→ **Selection**
On Wed, Sep 24, 2014 at 7:56 AM, Phillip Hallam-Baker <phill@hallambaker.com
> wrote:

> On Tue, Sep 23, 2014 at 4:27 PM, Dave Crocker <dhc@dcrocker.net> wrote:
> > On 9/23/2014 1:08 PM, Phillip Hallam-Baker wrote:
> >> I meant two secure email standards. Empirically we have two right now,
> >> S/MIME and PGP.
> >>
> >> Since I was talking about security, I thought it was obvious from the
> context.
> >
> >
> > It wasn't.
> >
> > And to be thorough, you also forgot PEM...
>
> No, I didn't because PEM (and MOSS) came first. The original point was
> that we might have done better with a facilitator in the room with
> both groups rather than both camps removing themselves to different
> rooms and throwing rocks at each other in the hallways.
>
> PEM did do one important thing and that is it acknowledged it had failed.
>
>
> > Anyhow, sometimes we need to let competitive efforts develop and then
> > let the market choose among them.  Artificially stifling serious
> > constituenies from pursuing credible alternatives is often poor
> > engineering and worse politics.
>
> Again the point was that we might have tried other means to resolve
> the fracture rather than give up without trying.

→ **To-do list**
- 1) According to the email thread on secure email standards, which two such standards exist right now?
- 2) Repeat part of the email thread on secure email standards word for word, starting at "On Wed, Sep" and ending at "S/MIME and PGP.".
- 3) Write what comes next in the email thread on secure email standards, picking up after its final sentence.
The lines placed after the email thread are not needed.

→ **Data excerpt**
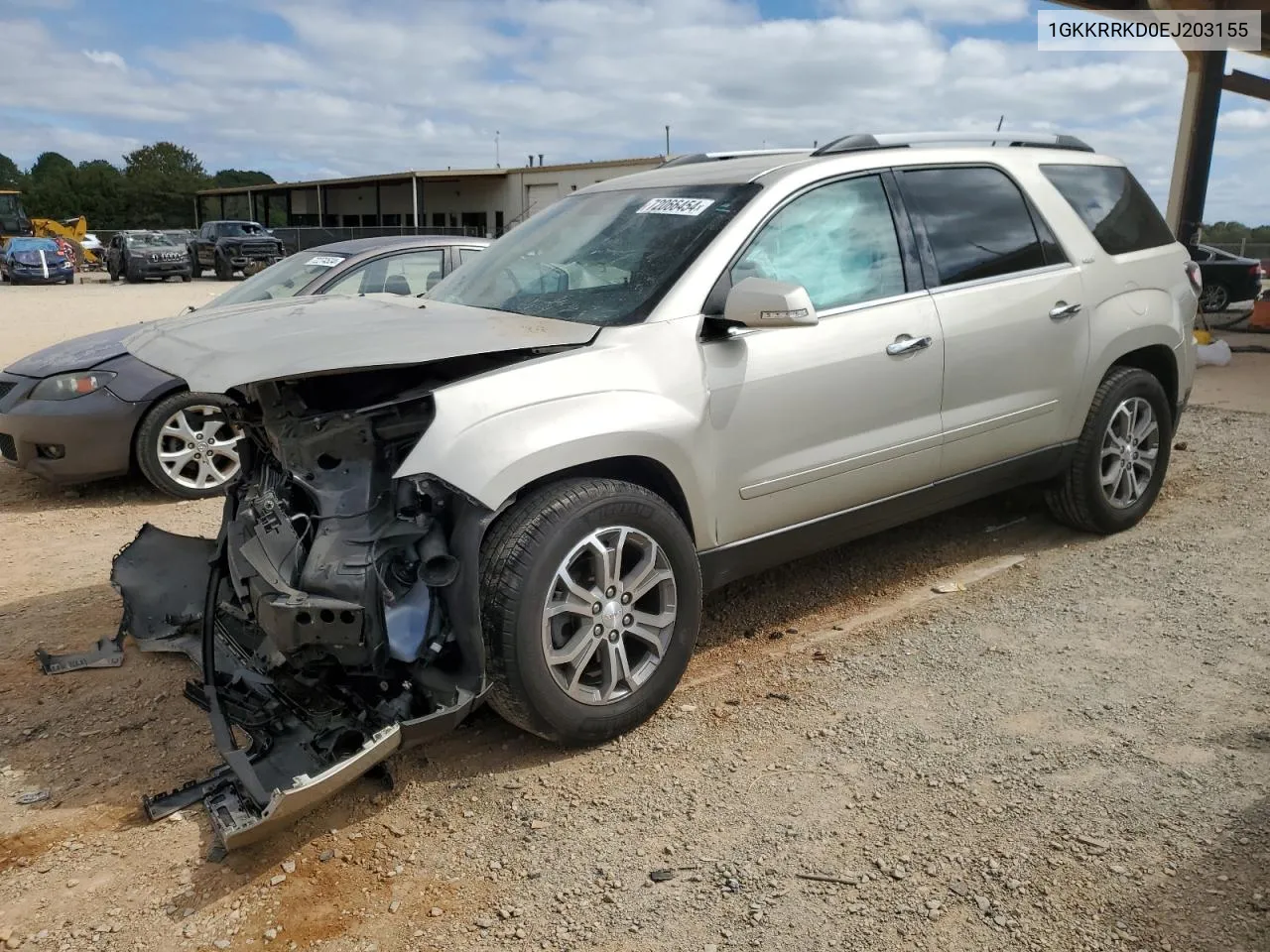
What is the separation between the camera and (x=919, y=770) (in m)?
3.13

→ **Final results**
- 1) S/MIME and PGP.

- 2)
On Wed, Sep 24, 2014 at 7:56 AM, Phillip Hallam-Baker <phill@hallambaker.com
> wrote:

> On Tue, Sep 23, 2014 at 4:27 PM, Dave Crocker <dhc@dcrocker.net> wrote:
> > On 9/23/2014 1:08 PM, Phillip Hallam-Baker wrote:
> >> I meant two secure email standards. Empirically we have two right now,
> >> S/MIME and PGP.

- 3)
>
>
>
> > In this case, there really was significant effort to get some amount of
> > collaboration between the two groups -- the related MIME multipart
> > constructs were designed to allow some co-habitation -- but it didn't
> > get any traction.  (One of the groups was particularly political in how
> > it managed its activities, but neither group was all that flexible.)
> >
> >
> > FWIW, it's unlikely that the competition in this case has had anything
> > to do with the poor uptake of either mechanism.
>
> The two groups think they are Harry Potter and Lord Voldemort, that
> neither can live while the other survives.
>
> In practice the continued standards deadlock is allowing both camps to
> put off accepting the fact that they have not succeeded. They are both
> clinging to existence in the mistaken belief that they will take off
> as soon as the other is out of the picture.
>
> PGP has a monopoly on mindshare, S/MIME has a monopoly on deployment.
>
>
> Its like Betamax vs VHS. If we are going to get endymail deployed we
> have to get them to move to BluRay.